An ironic thing: As memory serves, the Kzinti first figured out the Strategy of a Thousand Names (now best known as the Galactic Swindle?), first discovered by Purge, from an AAR Mumblefratz posted in the general section of the Galactic Core, where the strategy was used but not described. What I miss about this game was how even rivals were friendly and helped each other learn and develop their playing skills. We competed, but we also collaborated and respected each other. I hope that even as the game fades, that legacy will stay intact.

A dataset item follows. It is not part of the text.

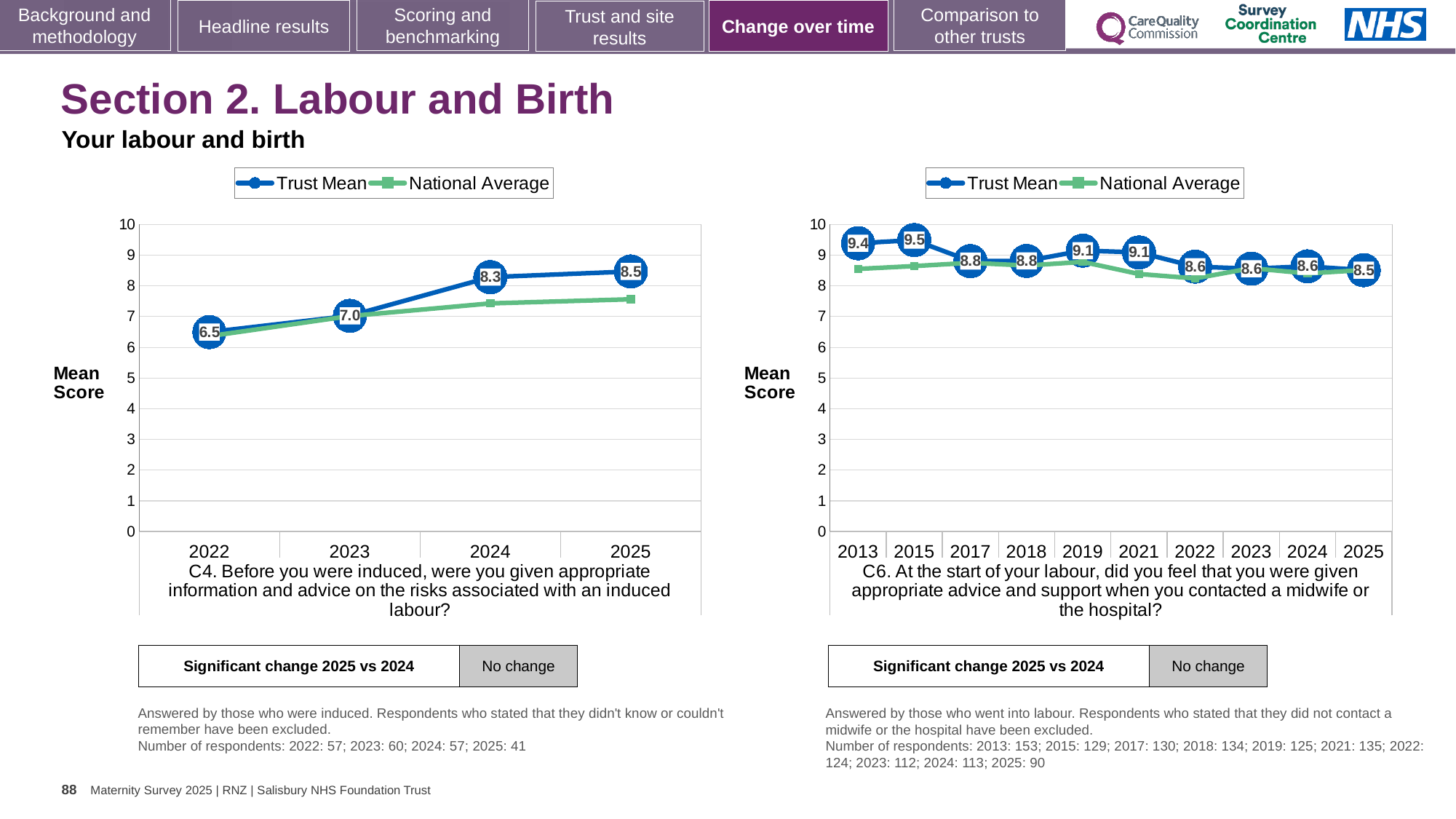
In the left chart (C4), does the Trust Mean rise or fall from 2022 to 2025? rise In the left chart (C4), by how much did the Trust Mean rise from 2022 to 2025? 2.0 In the right chart (C6), which year has the lowest Trust Mean score? 2025 In the right chart (C6), which year has the highest Trust Mean score? 2015 In the right chart (C6), what is the Trust Mean score for 2015? 9.5 In the left chart (C4), is the National Average for 2025 greater or less than 8? less In the left chart (C4), how many years are plotted on the x axis? 4 In the right chart (C6), how many years are plotted on the x axis? 10 How many series does the legend of the right chart (C6) list? 2 In the left chart (C4), what is the Trust Mean score for 2024? 8.3 In the right chart (C6), what is the difference between the Trust Mean in 2013 and in 2025? 0.9 In the left chart (C4), what is the Trust Mean score for 2022? 6.5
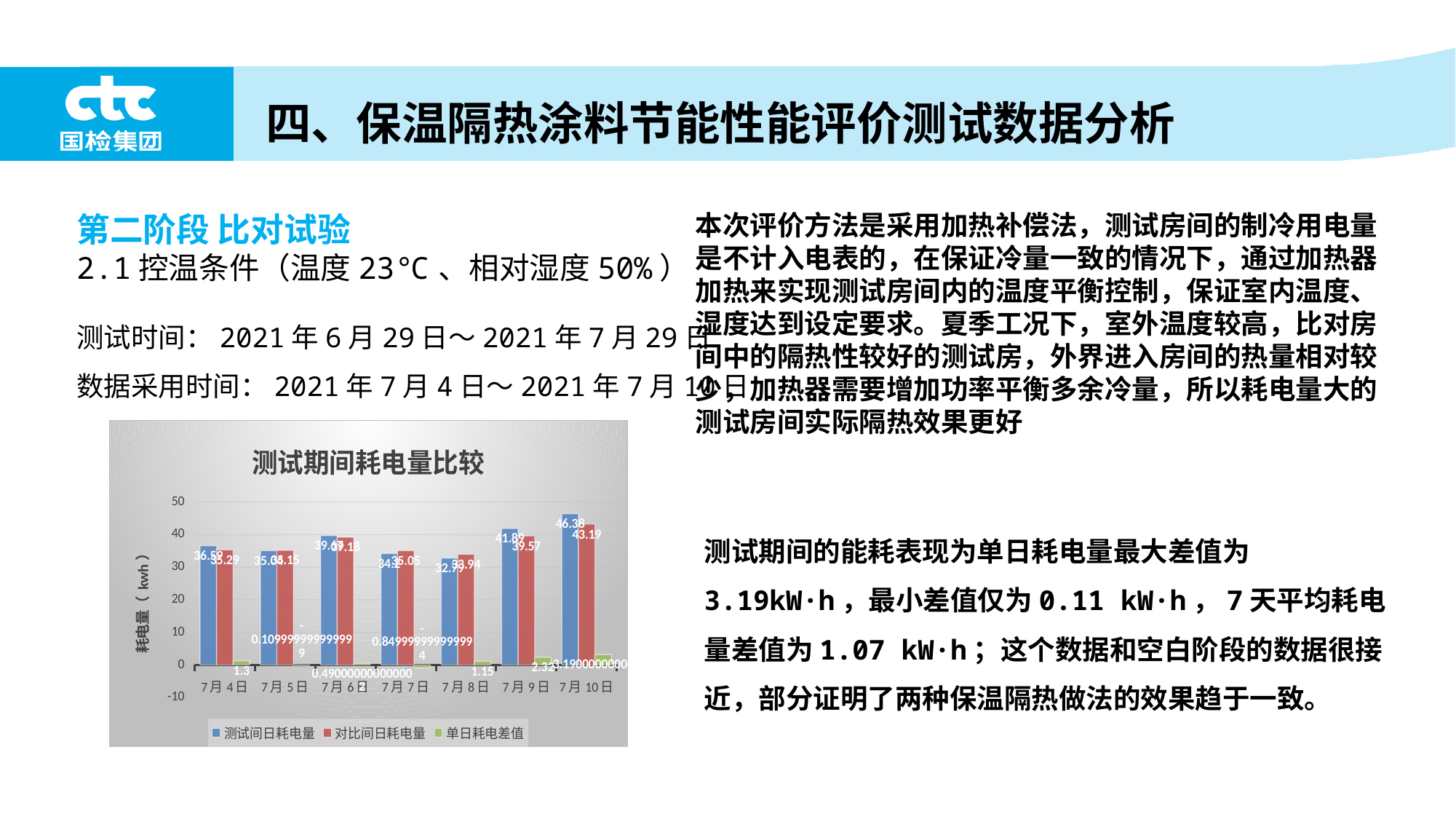
What is the value of 测试间日耗电量 on 7月10日? 46.38 What is the title of the chart? 测试期间耗电量比较 What is the value of 测试间日耗电量 on 7月9日? 41.89 How many dates are shown on the x axis of the chart? 7 How many series does the chart legend list? 3 On which date is 测试间日耗电量 the highest? 7月10日 What is the difference between 测试间日耗电量 and 对比间日耗电量 on 7月10日? 3.19 On which date is 测试间日耗电量 the lowest? 7月8日 What is the value of 对比间日耗电量 on 7月10日? 43.19 What is the value of 对比间日耗电量 on 7月9日? 39.57 What type of chart is shown on the slide? bar chart On 7月9日, which is larger: 测试间日耗电量 or 对比间日耗电量? 测试间日耗电量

The intent of that post was indeed to give as much hint as possible to as many people as possible so that people could put two and two together and come up with four. I couldn't really expose everything directly because as I've said it was not mine to give in it's entirety even though I did in fact refine and extend the methodology significantly myself. But even then I was uncomfortable withholding something that made such a dramatic difference in potential scoring. Also DethAdder contributed quite a bit to the methodology and has never received appropriate credit. To the best of my knowledge it was DethAdder that came up with the modifications to the strategy required to get it to work in DA by adding trade fodder ships to the equation as well as discovering the requirement of having to let the state of war exist for a turn before performing the "swindle". KP just as clearly added his own twist to the strategy by adding the direct trading of tech for planets long before the final "swindle" was accomplished thus increasing player development.
I've always maintained that secrets really never stayed all that secret for all that long a period of time and I always viewed that as a good thing. Things that are kept in the dark for too long tend to rot and putrefy. There was always a balance between "empire secret" and a goodly amount of hints and outright discussion even if all it started out as was trying to sound out the other guy about how much of something they've figured out. I really doubt there's much that any one person is ultimately responsible for. There's always the germ of an idea that was supplied by someone else and extensions and improvements later added by many.
Also we were always able to openly discuss things that some folks felt might be on the edge in an open and mature way. I continually point out the initial discovery of the entire concept of ARC as something many people had reservations about and these concerns were addressed and treated as valid even by those that felt ARC was perfectly innocuous. Same with bugs like the planetary governor where a few folks wanted to take off and go with it but the bulk of the "community" quickly decided it was wrong and convinced pretty much everyone that it should not be used.
It was this ability to consider the concerns of any member of the community as potentially valid that we've seemed to have lost. If even I couldn't bring up a concern and have it reasonably and rationally discussed without essentially being shouted down, then who could?